No es lo mismo recechar un rebeco que un venado, ni hacerlo en montaña, donde los disparos suelen ser largos, o en bosque, donde se suele disparar a distancias más cortas porque la posibilidad de realizar tiros s a grandes distancias se reduce drásticamente.
En la elección del rifle hemos de tener en cuenta las muchas horas que podremos estar andando. Así, ligereza, manejabilidad y precisión serán las características que tendremos que buscar para hacernos con el arma ideal, de manera que no se convierta en obstáculo para la consecución de nuestra meta. Nunca debemos acudir a un rececho sin estar plenamente familiarizados con el funcionamiento de nuestro rifle, por lo que pedir armas prestadas no suele dar buen resultado. Lo ideal es disparar con el que estemos más habituados durante toda la temporada de caza.

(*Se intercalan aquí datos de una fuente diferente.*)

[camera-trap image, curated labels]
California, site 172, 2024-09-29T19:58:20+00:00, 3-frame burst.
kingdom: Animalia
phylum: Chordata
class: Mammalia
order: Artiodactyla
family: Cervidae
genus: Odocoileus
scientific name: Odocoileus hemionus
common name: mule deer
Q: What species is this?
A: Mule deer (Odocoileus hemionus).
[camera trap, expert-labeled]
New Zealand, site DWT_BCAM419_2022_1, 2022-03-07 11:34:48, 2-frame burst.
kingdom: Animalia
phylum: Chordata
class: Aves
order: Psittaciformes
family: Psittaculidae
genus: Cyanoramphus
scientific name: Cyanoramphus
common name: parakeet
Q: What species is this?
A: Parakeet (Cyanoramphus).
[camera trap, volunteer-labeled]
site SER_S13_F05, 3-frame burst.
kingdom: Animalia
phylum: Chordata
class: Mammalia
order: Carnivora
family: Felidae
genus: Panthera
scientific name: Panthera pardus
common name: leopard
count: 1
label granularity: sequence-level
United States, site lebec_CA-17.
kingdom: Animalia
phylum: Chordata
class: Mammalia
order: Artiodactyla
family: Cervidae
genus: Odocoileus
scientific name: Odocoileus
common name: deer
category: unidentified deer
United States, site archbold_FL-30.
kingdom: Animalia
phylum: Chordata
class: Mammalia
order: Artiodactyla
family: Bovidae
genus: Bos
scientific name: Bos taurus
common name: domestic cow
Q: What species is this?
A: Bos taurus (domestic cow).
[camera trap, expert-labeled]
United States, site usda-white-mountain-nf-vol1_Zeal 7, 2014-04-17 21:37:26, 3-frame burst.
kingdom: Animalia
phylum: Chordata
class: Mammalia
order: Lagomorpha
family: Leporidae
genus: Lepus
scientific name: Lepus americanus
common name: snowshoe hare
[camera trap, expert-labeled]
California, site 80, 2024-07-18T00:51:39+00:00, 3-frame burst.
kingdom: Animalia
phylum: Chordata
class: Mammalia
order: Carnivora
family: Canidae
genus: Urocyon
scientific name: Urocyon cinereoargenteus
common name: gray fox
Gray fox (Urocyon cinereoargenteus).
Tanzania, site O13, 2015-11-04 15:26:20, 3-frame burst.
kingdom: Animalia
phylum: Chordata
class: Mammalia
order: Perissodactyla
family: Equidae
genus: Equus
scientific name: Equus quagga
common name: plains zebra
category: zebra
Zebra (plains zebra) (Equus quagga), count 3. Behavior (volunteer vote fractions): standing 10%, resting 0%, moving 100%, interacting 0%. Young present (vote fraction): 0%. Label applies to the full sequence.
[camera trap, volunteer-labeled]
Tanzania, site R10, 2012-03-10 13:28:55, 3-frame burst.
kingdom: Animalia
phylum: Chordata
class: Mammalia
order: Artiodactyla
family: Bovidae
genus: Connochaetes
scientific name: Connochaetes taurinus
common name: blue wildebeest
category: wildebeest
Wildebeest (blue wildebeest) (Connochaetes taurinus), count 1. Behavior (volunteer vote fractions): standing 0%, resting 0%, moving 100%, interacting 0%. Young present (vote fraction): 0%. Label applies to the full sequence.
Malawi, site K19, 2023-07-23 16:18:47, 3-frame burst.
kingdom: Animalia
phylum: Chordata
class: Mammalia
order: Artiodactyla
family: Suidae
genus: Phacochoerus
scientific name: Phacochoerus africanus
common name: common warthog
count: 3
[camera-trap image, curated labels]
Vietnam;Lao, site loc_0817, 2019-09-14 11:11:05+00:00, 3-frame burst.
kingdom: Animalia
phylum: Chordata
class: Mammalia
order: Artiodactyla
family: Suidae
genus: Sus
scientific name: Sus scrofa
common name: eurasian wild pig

Hoy en día, prácticamente todos los fabricantes tienen rifles con culatas sintéticas. Este tipo de culatas tiene dos ventajas sobre las tradicionales de madera, la primera es que son bastante más ligeras y la segunda es que son indeformables ante las inclemencias meteorológicas, por lo que por mucho frío o calor, agua o nieve, nunca llegarán a deformarse, lo cual es una ventaja, pues el punto de impacto tampoco tendrá variaciones. Pero no todo son ventajas, y como inconveniente diré lo poco atractivos que son estos rifles. La belleza que da a un rifle una buena madera veteada no tiene punto de comparación.
Son varios los tipos de rifles que hay en el mercado, pero mayoritariamente el más utilizado en los recechos es el de cerrojo, ya que por su gran precisión y funcionalidad es, con mucho, el arma más utilizada en este tipo de caza. Su amplia gama de modelos y calibres hacen que para cada animal que intentemos abatir exista un amplio abanico de posibilidades, permitiéndonos elegir aquél que mejor se acople a nuestras necesidades y posibilidades económicas, existiendo modelos para todos los gustos y bolsillos.
El rifle monotiro, muy utilizado en países con una gran tradición en los recechos, como son los centroeuropeos, ve cómo en los últimos tiempos va aumentando poco a poco el número de adeptos. Intrínsecamente, es el arma ideal para los recechos, dado su reducido peso y tamaño, por lo que su manejo es muy cómodo y se agradece en una larga caminata. Para muchos cazadores el hecho de que no se pueda secundar el tiro rápidamente, a no ser que sea un experto en introducir una nueva bala, es un defecto que hace que lo desechen. Pero la verdad es que en un rececho, en el noventa por ciento de las ocasiones tan sólo tenemos oportunidad de disparar una única vez y en el caso de que podamos repetir tiro, por lo general no se realiza inmediatamente, por lo que nos daría tiempo de recargar el monotiro.
El rifle se debe encarar perfectamente sin que tengamos que hacer esfuerzos para alcanzar el gatillo o ver a través del visor. El montaje de la óptica ha de ser perfecto, lo más bajo posible e intentando no superar los cuatro centímetros sobre el cañón. La distancia entre el visor y el ojo para una persona normal, de 1,75 metros, es de ocho centímetros, siendo esta distancia mayor o menor en función de la altura de cada uno.
El gatillo ha de tener una salida limpia y controlable, sea con pelo o sin él, no debiendo tener nunca un recorrido demasiado largo. El pelo, una vez acostumbrados a él y para tiros a larga distancia, es un elemento que para muchos cazadores es fundamental, sin embargo para otros, tal vez menos experimentados, puede resultar lioso y perjudicial.
El rifle en los recechos ha de tener siempre correa, pues con ella nos será mucho más cómodo llevarlo en las largas jornadas y caminatas que un rececho puede suponer. Tanto en las subidas como en las bajadas, llevar las manos libres nos permitirá mantener un mejor equilibrio, posibilitándonos en caso de necesidad apoyarnos o agarrarnos, salvando así muchas ocasiones comprometidas. Además, eso nos permitirá el manejo de otros accesorios fundamentales, como una vara o los prismáticos.
(Texto: Alberto Aníbal-Álvarez. Fotos: Archivo).